Dataset records Start Marker

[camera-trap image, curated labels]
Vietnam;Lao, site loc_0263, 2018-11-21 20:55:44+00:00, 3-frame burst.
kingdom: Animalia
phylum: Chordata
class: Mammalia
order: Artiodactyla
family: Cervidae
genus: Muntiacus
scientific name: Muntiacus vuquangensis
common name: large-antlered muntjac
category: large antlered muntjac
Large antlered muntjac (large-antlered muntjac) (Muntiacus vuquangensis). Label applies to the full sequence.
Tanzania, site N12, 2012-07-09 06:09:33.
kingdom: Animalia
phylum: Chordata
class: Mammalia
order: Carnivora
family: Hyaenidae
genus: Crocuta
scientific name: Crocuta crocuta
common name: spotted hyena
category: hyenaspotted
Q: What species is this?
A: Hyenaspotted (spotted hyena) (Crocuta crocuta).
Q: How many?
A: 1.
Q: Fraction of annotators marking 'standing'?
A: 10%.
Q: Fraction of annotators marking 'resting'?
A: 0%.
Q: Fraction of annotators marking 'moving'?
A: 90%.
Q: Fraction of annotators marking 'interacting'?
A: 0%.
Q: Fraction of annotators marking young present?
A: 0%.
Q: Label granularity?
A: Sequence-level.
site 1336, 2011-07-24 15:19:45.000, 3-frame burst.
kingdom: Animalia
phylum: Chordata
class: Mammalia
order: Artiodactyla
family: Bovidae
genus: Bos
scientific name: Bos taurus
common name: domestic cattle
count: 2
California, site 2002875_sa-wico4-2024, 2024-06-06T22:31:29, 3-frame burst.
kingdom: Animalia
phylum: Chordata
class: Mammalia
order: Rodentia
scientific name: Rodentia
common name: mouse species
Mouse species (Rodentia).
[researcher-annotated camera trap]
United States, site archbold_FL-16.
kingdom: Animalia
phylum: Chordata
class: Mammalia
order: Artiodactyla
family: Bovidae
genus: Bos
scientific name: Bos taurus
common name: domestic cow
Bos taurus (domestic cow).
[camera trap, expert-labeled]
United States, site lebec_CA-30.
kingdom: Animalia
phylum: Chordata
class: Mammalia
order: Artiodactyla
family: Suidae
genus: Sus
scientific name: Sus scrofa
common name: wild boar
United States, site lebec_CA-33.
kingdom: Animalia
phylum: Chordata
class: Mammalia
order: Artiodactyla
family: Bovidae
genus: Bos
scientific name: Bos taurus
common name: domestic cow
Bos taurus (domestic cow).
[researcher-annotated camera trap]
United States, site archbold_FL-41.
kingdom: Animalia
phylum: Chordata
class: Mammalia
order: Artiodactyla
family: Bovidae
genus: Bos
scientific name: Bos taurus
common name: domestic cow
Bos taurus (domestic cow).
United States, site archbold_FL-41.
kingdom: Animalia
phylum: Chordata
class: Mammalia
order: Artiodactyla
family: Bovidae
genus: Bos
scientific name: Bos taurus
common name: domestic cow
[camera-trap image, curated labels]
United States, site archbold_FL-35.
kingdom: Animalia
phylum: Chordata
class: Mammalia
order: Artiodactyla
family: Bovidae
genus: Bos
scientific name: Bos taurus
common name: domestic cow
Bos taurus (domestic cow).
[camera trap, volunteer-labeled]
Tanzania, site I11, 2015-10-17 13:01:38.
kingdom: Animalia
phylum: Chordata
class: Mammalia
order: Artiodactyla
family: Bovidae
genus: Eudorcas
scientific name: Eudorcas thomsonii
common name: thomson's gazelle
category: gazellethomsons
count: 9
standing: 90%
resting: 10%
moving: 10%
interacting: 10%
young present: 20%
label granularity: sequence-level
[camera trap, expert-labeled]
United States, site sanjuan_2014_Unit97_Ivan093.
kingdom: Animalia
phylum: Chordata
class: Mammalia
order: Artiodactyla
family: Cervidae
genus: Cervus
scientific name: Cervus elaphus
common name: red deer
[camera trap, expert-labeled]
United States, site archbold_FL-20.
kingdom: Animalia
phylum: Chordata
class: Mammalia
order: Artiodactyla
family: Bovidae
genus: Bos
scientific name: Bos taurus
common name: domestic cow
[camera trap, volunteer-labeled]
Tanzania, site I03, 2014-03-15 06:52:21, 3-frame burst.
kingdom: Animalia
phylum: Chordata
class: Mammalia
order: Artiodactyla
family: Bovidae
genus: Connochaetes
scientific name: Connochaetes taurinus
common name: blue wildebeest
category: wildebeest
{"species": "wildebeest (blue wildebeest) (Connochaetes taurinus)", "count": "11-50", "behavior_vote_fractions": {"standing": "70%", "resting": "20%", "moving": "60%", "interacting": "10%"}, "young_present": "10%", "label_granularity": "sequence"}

Dataset records End Marker

Prompt
Each record is to be reproduced exactly as it appears.

Task answer
[camera-trap image, curated labels]
Vietnam;Lao, site loc_0263, 2018-11-21 20:55:44+00:00, 3-frame burst.
kingdom: Animalia
phylum: Chordata
class: Mammalia
order: Artiodactyla
family: Cervidae
genus: Muntiacus
scientific name: Muntiacus vuquangensis
common name: large-antlered muntjac
category: large antlered muntjac
Large antlered muntjac (large-antlered muntjac) (Muntiacus vuquangensis). Label applies to the full sequence.
Tanzania, site N12, 2012-07-09 06:09:33.
kingdom: Animalia
phylum: Chordata
class: Mammalia
order: Carnivora
family: Hyaenidae
genus: Crocuta
scientific name: Crocuta crocuta
common name: spotted hyena
category: hyenaspotted
Q: What species is this?
A: Hyenaspotted (spotted hyena) (Crocuta crocuta).
Q: How many?
A: 1.
Q: Fraction of annotators marking 'standing'?
A: 10%.
Q: Fraction of annotators marking 'resting'?
A: 0%.
Q: Fraction of annotators marking 'moving'?
A: 90%.
Q: Fraction of annotators marking 'interacting'?
A: 0%.
Q: Fraction of annotators marking young present?
A: 0%.
Q: Label granularity?
A: Sequence-level.
site 1336, 2011-07-24 15:19:45.000, 3-frame burst.
kingdom: Animalia
phylum: Chordata
class: Mammalia
order: Artiodactyla
family: Bovidae
genus: Bos
scientific name: Bos taurus
common name: domestic cattle
count: 2
California, site 2002875_sa-wico4-2024, 2024-06-06T22:31:29, 3-frame burst.
kingdom: Animalia
phylum: Chordata
class: Mammalia
order: Rodentia
scientific name: Rodentia
common name: mouse species
Mouse species (Rodentia).
[researcher-annotated camera trap]
United States, site archbold_FL-16.
kingdom: Animalia
phylum: Chordata
class: Mammalia
order: Artiodactyla
family: Bovidae
genus: Bos
scientific name: Bos taurus
common name: domestic cow
Bos taurus (domestic cow).
[camera trap, expert-labeled]
United States, site lebec_CA-30.
kingdom: Animalia
phylum: Chordata
class: Mammalia
order: Artiodactyla
family: Suidae
genus: Sus
scientific name: Sus scrofa
common name: wild boar
United States, site lebec_CA-33.
kingdom: Animalia
phylum: Chordata
class: Mammalia
order: Artiodactyla
family: Bovidae
genus: Bos
scientific name: Bos taurus
common name: domestic cow
Bos taurus (domestic cow).
[researcher-annotated camera trap]
United States, site archbold_FL-41.
kingdom: Animalia
phylum: Chordata
class: Mammalia
order: Artiodactyla
family: Bovidae
genus: Bos
scientific name: Bos taurus
common name: domestic cow
Bos taurus (domestic cow).
United States, site archbold_FL-41.
kingdom: Animalia
phylum: Chordata
class: Mammalia
order: Artiodactyla
family: Bovidae
genus: Bos
scientific name: Bos taurus
common name: domestic cow
[camera-trap image, curated labels]
United States, site archbold_FL-35.
kingdom: Animalia
phylum: Chordata
class: Mammalia
order: Artiodactyla
family: Bovidae
genus: Bos
scientific name: Bos taurus
common name: domestic cow
Bos taurus (domestic cow).
[camera trap, volunteer-labeled]
Tanzania, site I11, 2015-10-17 13:01:38.
kingdom: Animalia
phylum: Chordata
class: Mammalia
order: Artiodactyla
family: Bovidae
genus: Eudorcas
scientific name: Eudorcas thomsonii
common name: thomson's gazelle
category: gazellethomsons
count: 9
standing: 90%
resting: 10%
moving: 10%
interacting: 10%
young present: 20%
label granularity: sequence-level
[camera trap, expert-labeled]
United States, site sanjuan_2014_Unit97_Ivan093.
kingdom: Animalia
phylum: Chordata
class: Mammalia
order: Artiodactyla
family: Cervidae
genus: Cervus
scientific name: Cervus elaphus
common name: red deer
[camera trap, expert-labeled]
United States, site archbold_FL-20.
kingdom: Animalia
phylum: Chordata
class: Mammalia
order: Artiodactyla
family: Bovidae
genus: Bos
scientific name: Bos taurus
common name: domestic cow
[camera trap, volunteer-labeled]
Tanzania, site I03, 2014-03-15 06:52:21, 3-frame burst.
kingdom: Animalia
phylum: Chordata
class: Mammalia
order: Artiodactyla
family: Bovidae
genus: Connochaetes
scientific name: Connochaetes taurinus
common name: blue wildebeest
category: wildebeest
{"species": "wildebeest (blue wildebeest) (Connochaetes taurinus)", "count": "11-50", "behavior_vote_fractions": {"standing": "70%", "resting": "20%", "moving": "60%", "interacting": "10%"}, "young_present": "10%", "label_granularity": "sequence"}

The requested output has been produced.